(Excerpts from spatial question data)
__________________________________________________
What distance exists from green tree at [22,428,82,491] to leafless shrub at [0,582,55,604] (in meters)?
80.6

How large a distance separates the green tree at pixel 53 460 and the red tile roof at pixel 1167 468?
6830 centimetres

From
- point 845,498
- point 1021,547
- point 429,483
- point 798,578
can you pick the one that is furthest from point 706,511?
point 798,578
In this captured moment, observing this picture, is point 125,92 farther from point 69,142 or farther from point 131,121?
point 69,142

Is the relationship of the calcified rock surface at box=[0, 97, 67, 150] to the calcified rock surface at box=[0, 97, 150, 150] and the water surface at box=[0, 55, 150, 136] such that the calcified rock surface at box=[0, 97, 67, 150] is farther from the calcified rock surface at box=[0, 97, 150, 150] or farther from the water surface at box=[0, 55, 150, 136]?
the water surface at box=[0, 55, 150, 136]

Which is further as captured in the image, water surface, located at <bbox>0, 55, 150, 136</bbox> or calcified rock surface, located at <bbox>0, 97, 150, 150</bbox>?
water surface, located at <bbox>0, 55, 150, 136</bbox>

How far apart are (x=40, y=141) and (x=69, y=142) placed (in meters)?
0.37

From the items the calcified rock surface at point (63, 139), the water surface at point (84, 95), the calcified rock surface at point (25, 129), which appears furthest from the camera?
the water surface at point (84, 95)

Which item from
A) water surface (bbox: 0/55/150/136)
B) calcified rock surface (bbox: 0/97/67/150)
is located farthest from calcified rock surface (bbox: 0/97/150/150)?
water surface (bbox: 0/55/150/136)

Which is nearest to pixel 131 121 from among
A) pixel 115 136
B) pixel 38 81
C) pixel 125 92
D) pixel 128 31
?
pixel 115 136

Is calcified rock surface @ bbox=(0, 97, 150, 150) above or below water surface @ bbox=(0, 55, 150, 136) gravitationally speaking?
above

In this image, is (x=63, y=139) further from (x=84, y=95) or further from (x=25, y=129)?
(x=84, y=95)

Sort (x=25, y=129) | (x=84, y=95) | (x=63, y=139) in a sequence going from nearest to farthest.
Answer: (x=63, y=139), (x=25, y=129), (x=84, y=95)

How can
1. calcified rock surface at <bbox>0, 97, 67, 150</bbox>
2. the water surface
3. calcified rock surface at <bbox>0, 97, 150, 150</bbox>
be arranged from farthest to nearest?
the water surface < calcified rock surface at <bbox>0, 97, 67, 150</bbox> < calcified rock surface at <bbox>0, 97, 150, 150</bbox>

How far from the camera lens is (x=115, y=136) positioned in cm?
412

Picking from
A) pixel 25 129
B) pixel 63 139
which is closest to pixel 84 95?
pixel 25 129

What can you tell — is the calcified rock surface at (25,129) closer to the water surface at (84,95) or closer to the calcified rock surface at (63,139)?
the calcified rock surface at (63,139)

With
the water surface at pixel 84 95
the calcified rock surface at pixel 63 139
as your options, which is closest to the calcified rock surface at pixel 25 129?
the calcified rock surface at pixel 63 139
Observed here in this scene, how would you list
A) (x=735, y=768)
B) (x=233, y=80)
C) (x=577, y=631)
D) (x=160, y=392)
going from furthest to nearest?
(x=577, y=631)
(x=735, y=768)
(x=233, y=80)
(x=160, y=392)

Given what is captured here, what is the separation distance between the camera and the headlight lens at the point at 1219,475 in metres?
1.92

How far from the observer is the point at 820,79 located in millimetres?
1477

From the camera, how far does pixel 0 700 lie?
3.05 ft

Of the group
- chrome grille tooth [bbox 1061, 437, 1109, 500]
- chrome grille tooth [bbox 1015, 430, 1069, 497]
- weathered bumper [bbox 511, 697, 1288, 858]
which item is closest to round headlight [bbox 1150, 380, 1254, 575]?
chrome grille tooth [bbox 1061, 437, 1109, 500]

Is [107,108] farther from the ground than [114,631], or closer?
__________________________________________________
Task description —
Write out all of the records above again, word for word, without changing anything.

Written solution —
What distance exists from green tree at [22,428,82,491] to leafless shrub at [0,582,55,604] (in meters)?
80.6

How large a distance separates the green tree at pixel 53 460 and the red tile roof at pixel 1167 468?
6830 centimetres

From
- point 845,498
- point 1021,547
- point 429,483
- point 798,578
can you pick the one that is furthest from point 706,511?
point 798,578
In this captured moment, observing this picture, is point 125,92 farther from point 69,142 or farther from point 131,121?
point 69,142

Is the relationship of the calcified rock surface at box=[0, 97, 67, 150] to the calcified rock surface at box=[0, 97, 150, 150] and the water surface at box=[0, 55, 150, 136] such that the calcified rock surface at box=[0, 97, 67, 150] is farther from the calcified rock surface at box=[0, 97, 150, 150] or farther from the water surface at box=[0, 55, 150, 136]?
the water surface at box=[0, 55, 150, 136]

Which is further as captured in the image, water surface, located at <bbox>0, 55, 150, 136</bbox> or calcified rock surface, located at <bbox>0, 97, 150, 150</bbox>?
water surface, located at <bbox>0, 55, 150, 136</bbox>

How far apart are (x=40, y=141) and (x=69, y=142) placed (in meters)?
0.37

From the items the calcified rock surface at point (63, 139), the water surface at point (84, 95), the calcified rock surface at point (25, 129), which appears furthest from the camera?
the water surface at point (84, 95)

Which item from
A) water surface (bbox: 0/55/150/136)
B) calcified rock surface (bbox: 0/97/67/150)
is located farthest from calcified rock surface (bbox: 0/97/150/150)?
water surface (bbox: 0/55/150/136)

Which is nearest to pixel 131 121 from among
A) pixel 115 136
B) pixel 38 81
C) pixel 125 92
D) pixel 128 31
?
pixel 115 136

Is calcified rock surface @ bbox=(0, 97, 150, 150) above or below water surface @ bbox=(0, 55, 150, 136) gravitationally speaking?
above

In this image, is (x=63, y=139) further from (x=84, y=95) or further from (x=25, y=129)?
(x=84, y=95)

Sort (x=25, y=129) | (x=84, y=95) | (x=63, y=139) in a sequence going from nearest to farthest.
Answer: (x=63, y=139), (x=25, y=129), (x=84, y=95)

How can
1. calcified rock surface at <bbox>0, 97, 67, 150</bbox>
2. the water surface
3. calcified rock surface at <bbox>0, 97, 150, 150</bbox>
be arranged from farthest to nearest?
the water surface < calcified rock surface at <bbox>0, 97, 67, 150</bbox> < calcified rock surface at <bbox>0, 97, 150, 150</bbox>

How far from the camera lens is (x=115, y=136) positioned in cm?
412

Picking from
A) pixel 25 129
B) pixel 63 139
which is closest to pixel 84 95?
pixel 25 129

What can you tell — is the calcified rock surface at (25,129) closer to the water surface at (84,95) or closer to the calcified rock surface at (63,139)?
the calcified rock surface at (63,139)

With
the water surface at pixel 84 95
the calcified rock surface at pixel 63 139
as your options, which is closest to the calcified rock surface at pixel 25 129?
the calcified rock surface at pixel 63 139
Observed here in this scene, how would you list
A) (x=735, y=768)
B) (x=233, y=80)
C) (x=577, y=631)
D) (x=160, y=392)
going from furthest to nearest?
(x=577, y=631)
(x=735, y=768)
(x=233, y=80)
(x=160, y=392)

Given what is captured here, what is the separation distance between the camera and the headlight lens at the point at 1219,475 in metres?
1.92

How far from the observer is the point at 820,79 located in millimetres?
1477

From the camera, how far does pixel 0 700 lie?
3.05 ft

Of the group
- chrome grille tooth [bbox 1061, 437, 1109, 500]
- chrome grille tooth [bbox 1015, 430, 1069, 497]
- weathered bumper [bbox 511, 697, 1288, 858]
which item is closest to round headlight [bbox 1150, 380, 1254, 575]?
chrome grille tooth [bbox 1061, 437, 1109, 500]

Is [107,108] farther from the ground than [114,631], or closer?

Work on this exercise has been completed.